He snapped off the light in weary disillusion. He burst out: “They won’t tell me nothing. I just want to know what his scar looks like but they won’t tell me nothing about it. Say, has he gone to bed?”
“Yes, he’s gone to bed. This ain’t a good time to see his scar.”
“How about tomorrow morning?” hopefully. “Could I see it then?”
“I dunno. Better wait till then.”
“Listen,” he suggested with inspiration, “I tell you what: tomorrow about eight when I am going to school you kind of get him to look out of the window and I’ll be passing and I’ll see it. I asked Sis, but she wouldn’t tell me nothing.”
“Who is Sis, bub?”
“She’s just my sister. Gosh, she’s mean. If I’d seen his scar I’d a told her now, wouldn’t I?”
“You bet. What’s your sister’s name?”
“Name’s Cecily Saunders, like mine only mine’s Robert Saunders. You’ll do that, won’t you?”
“Oh … Cecily. … Sure, you leave it to me, Colonel.”
He sighed with relief, yet still lingered. “Say, how many soldiers has he got here?”

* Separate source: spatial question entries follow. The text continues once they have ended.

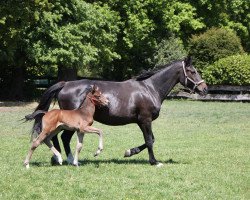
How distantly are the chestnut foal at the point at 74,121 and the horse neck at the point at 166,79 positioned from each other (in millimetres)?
1539

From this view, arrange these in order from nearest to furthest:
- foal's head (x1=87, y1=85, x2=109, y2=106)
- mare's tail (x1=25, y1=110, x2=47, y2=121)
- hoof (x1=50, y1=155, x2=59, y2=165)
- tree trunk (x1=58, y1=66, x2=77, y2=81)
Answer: mare's tail (x1=25, y1=110, x2=47, y2=121) → foal's head (x1=87, y1=85, x2=109, y2=106) → hoof (x1=50, y1=155, x2=59, y2=165) → tree trunk (x1=58, y1=66, x2=77, y2=81)

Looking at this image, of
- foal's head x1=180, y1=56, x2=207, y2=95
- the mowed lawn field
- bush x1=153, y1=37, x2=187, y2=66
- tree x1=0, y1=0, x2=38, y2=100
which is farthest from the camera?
bush x1=153, y1=37, x2=187, y2=66

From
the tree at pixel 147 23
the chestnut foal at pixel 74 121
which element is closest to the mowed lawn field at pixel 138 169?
the chestnut foal at pixel 74 121

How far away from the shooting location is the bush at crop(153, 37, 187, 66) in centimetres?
3512

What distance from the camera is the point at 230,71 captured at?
1308 inches

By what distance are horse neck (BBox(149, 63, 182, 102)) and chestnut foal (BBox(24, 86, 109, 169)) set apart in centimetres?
154

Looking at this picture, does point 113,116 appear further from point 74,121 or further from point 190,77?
point 190,77

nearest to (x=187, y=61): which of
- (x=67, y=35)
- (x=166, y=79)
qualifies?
(x=166, y=79)

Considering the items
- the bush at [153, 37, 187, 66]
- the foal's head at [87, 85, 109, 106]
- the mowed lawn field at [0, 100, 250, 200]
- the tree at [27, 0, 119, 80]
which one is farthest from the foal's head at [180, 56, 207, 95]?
the bush at [153, 37, 187, 66]

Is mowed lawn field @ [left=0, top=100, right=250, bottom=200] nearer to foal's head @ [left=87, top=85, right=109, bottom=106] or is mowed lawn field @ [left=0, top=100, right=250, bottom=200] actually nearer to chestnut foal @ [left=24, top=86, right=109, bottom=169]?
chestnut foal @ [left=24, top=86, right=109, bottom=169]

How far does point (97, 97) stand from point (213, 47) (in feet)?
84.5

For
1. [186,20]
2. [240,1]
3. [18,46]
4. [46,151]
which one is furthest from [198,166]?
[240,1]

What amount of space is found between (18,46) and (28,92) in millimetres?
5794

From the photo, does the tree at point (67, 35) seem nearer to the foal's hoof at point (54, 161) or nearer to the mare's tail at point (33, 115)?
the mare's tail at point (33, 115)
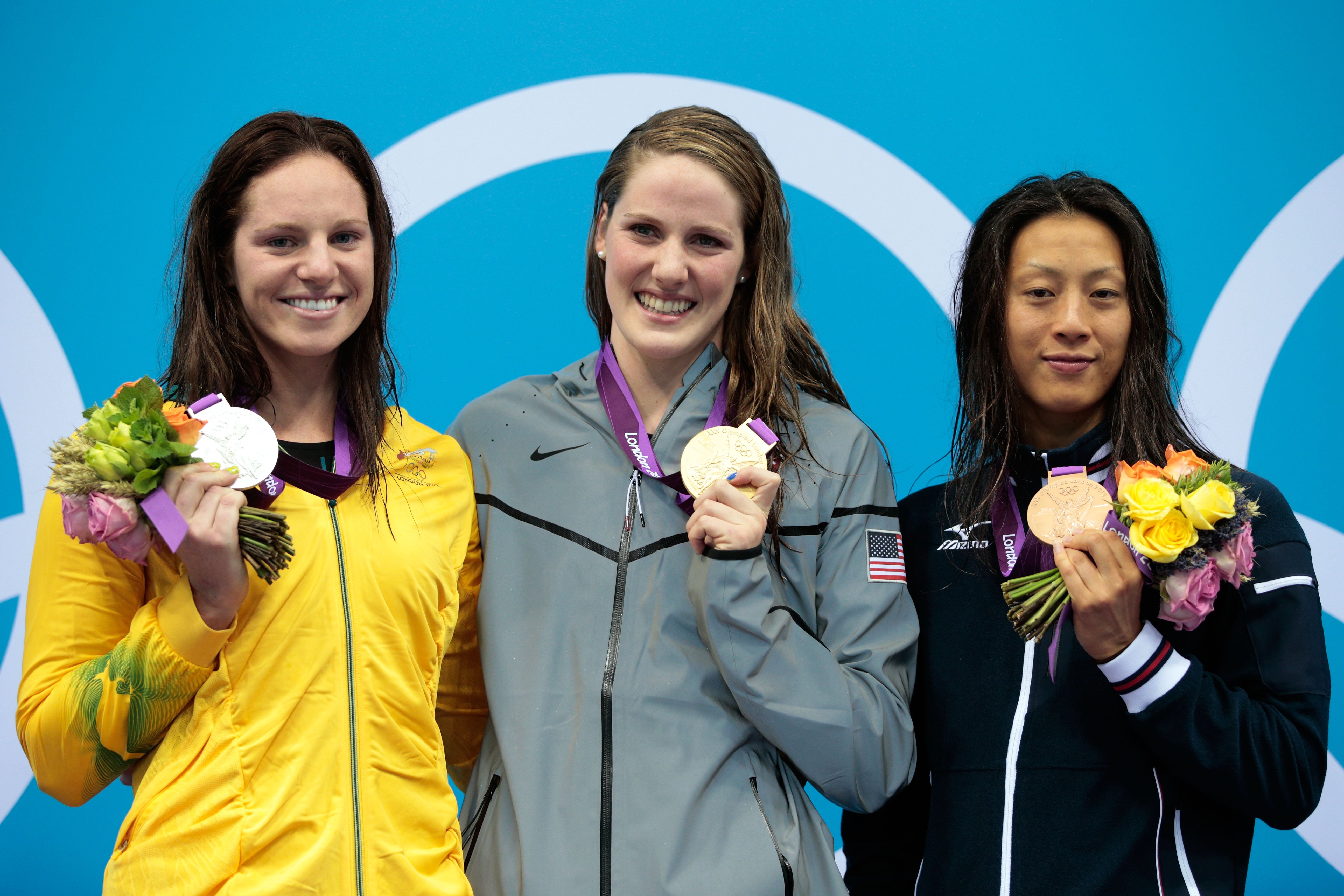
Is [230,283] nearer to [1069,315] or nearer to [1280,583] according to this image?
[1069,315]

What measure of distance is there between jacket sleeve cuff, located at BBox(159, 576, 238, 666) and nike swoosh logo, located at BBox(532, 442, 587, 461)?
0.66 metres

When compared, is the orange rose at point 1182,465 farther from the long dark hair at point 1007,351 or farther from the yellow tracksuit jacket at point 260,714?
the yellow tracksuit jacket at point 260,714

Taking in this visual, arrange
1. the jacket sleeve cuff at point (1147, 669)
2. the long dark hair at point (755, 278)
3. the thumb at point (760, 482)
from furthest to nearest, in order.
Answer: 1. the long dark hair at point (755, 278)
2. the thumb at point (760, 482)
3. the jacket sleeve cuff at point (1147, 669)

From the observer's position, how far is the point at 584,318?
10.4 feet

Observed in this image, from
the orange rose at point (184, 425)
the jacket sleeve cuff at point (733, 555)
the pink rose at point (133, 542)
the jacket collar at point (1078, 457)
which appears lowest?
the pink rose at point (133, 542)

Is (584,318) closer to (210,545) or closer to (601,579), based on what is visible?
(601,579)

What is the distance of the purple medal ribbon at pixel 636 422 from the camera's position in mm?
1975

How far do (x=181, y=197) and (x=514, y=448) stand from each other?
1591 millimetres

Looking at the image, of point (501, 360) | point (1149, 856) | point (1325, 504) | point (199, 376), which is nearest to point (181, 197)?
A: point (501, 360)

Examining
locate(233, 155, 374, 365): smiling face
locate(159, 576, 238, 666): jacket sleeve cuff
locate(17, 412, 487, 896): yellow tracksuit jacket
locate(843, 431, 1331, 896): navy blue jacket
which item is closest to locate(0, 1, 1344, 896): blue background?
locate(843, 431, 1331, 896): navy blue jacket

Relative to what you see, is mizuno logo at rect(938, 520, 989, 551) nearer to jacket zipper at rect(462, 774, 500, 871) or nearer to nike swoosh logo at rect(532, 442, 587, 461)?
nike swoosh logo at rect(532, 442, 587, 461)

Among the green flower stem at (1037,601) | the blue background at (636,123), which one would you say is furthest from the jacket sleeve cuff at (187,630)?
the blue background at (636,123)

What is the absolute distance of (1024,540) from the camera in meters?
2.03

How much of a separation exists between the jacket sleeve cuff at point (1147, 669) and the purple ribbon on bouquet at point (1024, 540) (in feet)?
0.33
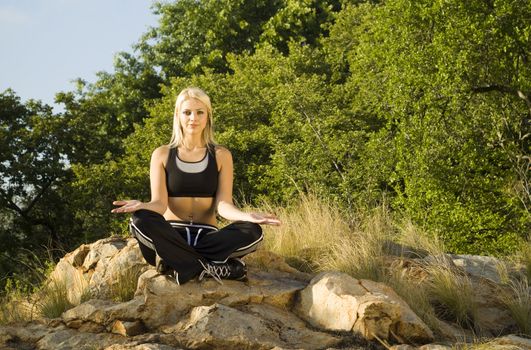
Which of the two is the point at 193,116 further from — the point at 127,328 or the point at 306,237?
the point at 306,237

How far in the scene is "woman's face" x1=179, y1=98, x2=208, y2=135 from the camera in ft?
24.2

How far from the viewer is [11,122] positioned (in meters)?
28.0

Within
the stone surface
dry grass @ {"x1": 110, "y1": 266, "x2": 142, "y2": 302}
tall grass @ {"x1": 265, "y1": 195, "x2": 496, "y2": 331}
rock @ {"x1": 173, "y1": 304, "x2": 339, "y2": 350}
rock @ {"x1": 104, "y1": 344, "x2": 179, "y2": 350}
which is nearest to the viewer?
rock @ {"x1": 104, "y1": 344, "x2": 179, "y2": 350}

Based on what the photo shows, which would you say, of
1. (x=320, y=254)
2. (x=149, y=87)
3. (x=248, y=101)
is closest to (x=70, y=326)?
(x=320, y=254)

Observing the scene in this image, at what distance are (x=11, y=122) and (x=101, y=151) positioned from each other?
3088 mm

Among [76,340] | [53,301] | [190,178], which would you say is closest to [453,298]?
[190,178]

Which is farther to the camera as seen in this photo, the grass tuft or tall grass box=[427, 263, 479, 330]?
tall grass box=[427, 263, 479, 330]

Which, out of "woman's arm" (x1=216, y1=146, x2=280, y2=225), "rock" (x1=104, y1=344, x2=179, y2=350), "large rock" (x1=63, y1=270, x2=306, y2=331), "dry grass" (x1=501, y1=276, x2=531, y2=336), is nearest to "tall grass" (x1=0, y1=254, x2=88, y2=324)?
"large rock" (x1=63, y1=270, x2=306, y2=331)

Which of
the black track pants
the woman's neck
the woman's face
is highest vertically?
the woman's face

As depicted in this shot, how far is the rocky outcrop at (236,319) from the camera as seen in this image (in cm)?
Answer: 649

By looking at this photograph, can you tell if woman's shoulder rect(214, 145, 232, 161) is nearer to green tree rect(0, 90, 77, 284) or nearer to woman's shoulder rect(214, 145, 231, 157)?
woman's shoulder rect(214, 145, 231, 157)

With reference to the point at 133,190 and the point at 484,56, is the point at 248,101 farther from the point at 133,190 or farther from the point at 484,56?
the point at 484,56

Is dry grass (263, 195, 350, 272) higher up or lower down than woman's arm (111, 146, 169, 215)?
lower down

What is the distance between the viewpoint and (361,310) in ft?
22.4
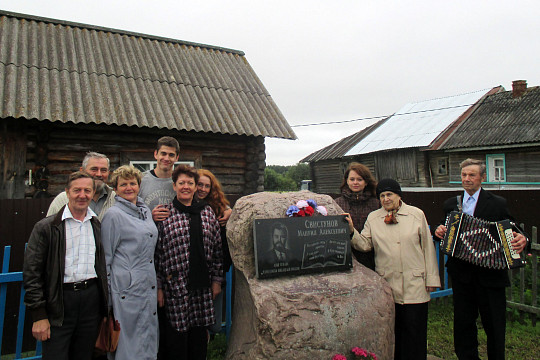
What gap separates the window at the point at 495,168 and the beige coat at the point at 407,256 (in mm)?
16379

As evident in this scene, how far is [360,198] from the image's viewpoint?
364 centimetres

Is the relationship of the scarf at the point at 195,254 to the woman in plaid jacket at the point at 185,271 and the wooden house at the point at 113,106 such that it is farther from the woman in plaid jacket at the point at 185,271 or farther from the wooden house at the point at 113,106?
the wooden house at the point at 113,106

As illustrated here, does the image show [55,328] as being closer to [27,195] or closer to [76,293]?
[76,293]

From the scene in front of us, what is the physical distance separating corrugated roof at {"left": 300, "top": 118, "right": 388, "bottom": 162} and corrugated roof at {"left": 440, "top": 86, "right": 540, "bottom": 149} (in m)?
6.92

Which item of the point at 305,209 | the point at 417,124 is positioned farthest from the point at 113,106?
the point at 417,124

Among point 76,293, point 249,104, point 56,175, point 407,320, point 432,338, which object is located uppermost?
point 249,104

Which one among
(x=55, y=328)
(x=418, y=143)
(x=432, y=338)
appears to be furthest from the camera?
(x=418, y=143)

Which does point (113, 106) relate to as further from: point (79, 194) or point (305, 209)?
point (305, 209)

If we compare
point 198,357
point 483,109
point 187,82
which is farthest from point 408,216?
point 483,109

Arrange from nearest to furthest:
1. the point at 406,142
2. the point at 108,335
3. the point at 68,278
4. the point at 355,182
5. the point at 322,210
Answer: the point at 68,278 → the point at 108,335 → the point at 322,210 → the point at 355,182 → the point at 406,142

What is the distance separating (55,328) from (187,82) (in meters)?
7.14

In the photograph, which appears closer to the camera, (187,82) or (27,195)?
(27,195)

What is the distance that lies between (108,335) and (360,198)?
2.40m

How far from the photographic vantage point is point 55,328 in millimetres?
2340
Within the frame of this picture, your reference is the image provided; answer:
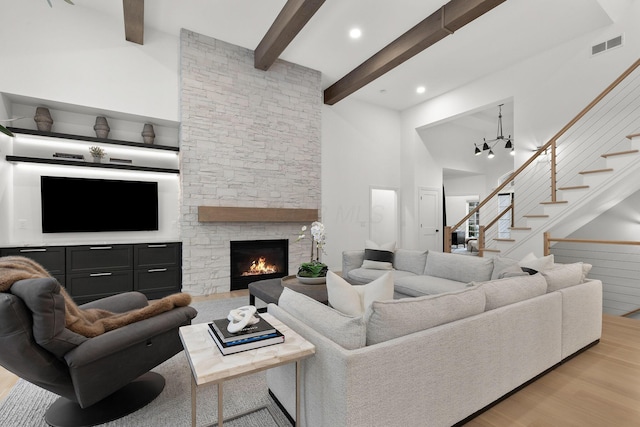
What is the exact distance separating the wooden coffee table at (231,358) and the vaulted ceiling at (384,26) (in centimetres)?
368

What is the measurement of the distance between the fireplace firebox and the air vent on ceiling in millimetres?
5709

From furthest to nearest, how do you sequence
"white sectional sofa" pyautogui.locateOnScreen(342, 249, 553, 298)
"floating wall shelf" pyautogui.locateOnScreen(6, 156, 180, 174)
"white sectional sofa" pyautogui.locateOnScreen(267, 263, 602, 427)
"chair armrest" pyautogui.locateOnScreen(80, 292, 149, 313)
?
"floating wall shelf" pyautogui.locateOnScreen(6, 156, 180, 174)
"white sectional sofa" pyautogui.locateOnScreen(342, 249, 553, 298)
"chair armrest" pyautogui.locateOnScreen(80, 292, 149, 313)
"white sectional sofa" pyautogui.locateOnScreen(267, 263, 602, 427)

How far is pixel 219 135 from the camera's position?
4949 millimetres

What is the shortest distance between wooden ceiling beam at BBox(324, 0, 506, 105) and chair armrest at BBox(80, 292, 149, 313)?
4693 mm

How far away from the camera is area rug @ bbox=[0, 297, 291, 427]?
1.80 meters

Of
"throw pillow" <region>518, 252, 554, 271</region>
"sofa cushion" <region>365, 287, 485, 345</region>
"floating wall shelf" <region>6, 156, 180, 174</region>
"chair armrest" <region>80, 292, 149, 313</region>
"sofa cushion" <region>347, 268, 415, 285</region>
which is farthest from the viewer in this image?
"sofa cushion" <region>347, 268, 415, 285</region>

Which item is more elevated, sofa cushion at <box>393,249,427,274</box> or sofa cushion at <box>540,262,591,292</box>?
sofa cushion at <box>540,262,591,292</box>

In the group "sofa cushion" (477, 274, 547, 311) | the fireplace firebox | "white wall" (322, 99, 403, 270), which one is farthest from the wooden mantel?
"sofa cushion" (477, 274, 547, 311)

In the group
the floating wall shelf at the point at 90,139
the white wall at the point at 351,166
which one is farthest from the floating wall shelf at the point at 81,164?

“About one and a half, bub.”
“One and a half? Are they live ones?”
“Well, practically.”
“How can you have one and a half soldiers if they are live ones?”
“Ask the war department. They know how to do it.”
He pondered briefly. “Gee, I wish we could get some soldiers at our house. Do you reckon we could?”
“Why, I expect you could.”
“Could? How?” he asked eagerly.
“Ask your sister. She can tell you.”
“Aw, she won’t tell me.”
“Sure she will. You ask her.”
“Well, I’ll try,” he agreed without hope, yet still optimistic. “Well, I guess I better be going. They might be kind of anxious about me,” he explained, descending the steps. “Goodbye, mister,” he added politely.
“So long, Colonel.”
I’ll see his scar tomorrow, he thought with elation. I wonder if Sis does know how to get us a soldier? She don’t know much but maybe she does know that. But girls don’t never know nothing, so I ain’t going to count on it. Anyway I’ll see his scar tomorrow.
Tobe’s white jacket looming around the corner of the house gleamed dully in the young night and as young Robert mounted the steps toward the yellow rectangle of the front door Tobe’s voice said:
“Whyn’t you come on to yo’ supper? Yo’ mommer gwine tear yo’ hair and my hair bofe out if you late like this. She say fer you to clean up befo’ you goes to de dinin’ room: I done drawed you some nice water in de baff room. Run ’long now. I tell ’em you here.”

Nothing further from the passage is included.